>>>>>

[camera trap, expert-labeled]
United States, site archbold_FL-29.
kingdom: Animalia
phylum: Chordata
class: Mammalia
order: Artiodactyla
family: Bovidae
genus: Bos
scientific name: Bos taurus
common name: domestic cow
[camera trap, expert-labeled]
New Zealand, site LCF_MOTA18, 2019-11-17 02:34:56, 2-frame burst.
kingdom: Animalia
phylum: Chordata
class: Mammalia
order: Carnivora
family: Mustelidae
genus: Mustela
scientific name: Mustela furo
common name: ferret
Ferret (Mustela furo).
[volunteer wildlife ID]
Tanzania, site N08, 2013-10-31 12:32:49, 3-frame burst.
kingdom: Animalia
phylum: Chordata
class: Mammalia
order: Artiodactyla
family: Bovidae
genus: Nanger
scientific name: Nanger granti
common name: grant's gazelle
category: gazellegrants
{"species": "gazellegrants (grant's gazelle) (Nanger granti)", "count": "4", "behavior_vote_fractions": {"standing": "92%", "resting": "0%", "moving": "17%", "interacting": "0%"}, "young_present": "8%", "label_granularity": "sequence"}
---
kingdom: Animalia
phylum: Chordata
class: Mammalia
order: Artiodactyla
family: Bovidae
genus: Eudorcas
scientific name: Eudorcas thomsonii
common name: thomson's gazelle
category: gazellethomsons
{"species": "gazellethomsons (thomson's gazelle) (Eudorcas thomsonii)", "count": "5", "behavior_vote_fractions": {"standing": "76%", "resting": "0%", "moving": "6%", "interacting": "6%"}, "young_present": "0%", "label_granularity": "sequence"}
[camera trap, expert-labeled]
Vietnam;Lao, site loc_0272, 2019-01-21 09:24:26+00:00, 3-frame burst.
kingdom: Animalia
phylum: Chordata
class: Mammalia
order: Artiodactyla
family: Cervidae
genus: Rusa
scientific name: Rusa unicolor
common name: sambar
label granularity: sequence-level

<<<<<

__Work required__. Retype every line up to and including the one that contains "genus: Mustela", beginning at the first line of the records, with no edits.

__Expected answer__.
[camera trap, expert-labeled]
United States, site archbold_FL-29.
kingdom: Animalia
phylum: Chordata
class: Mammalia
order: Artiodactyla
family: Bovidae
genus: Bos
scientific name: Bos taurus
common name: domestic cow
[camera trap, expert-labeled]
New Zealand, site LCF_MOTA18, 2019-11-17 02:34:56, 2-frame burst.
kingdom: Animalia
phylum: Chordata
class: Mammalia
order: Carnivora
family: Mustelidae
genus: Mustela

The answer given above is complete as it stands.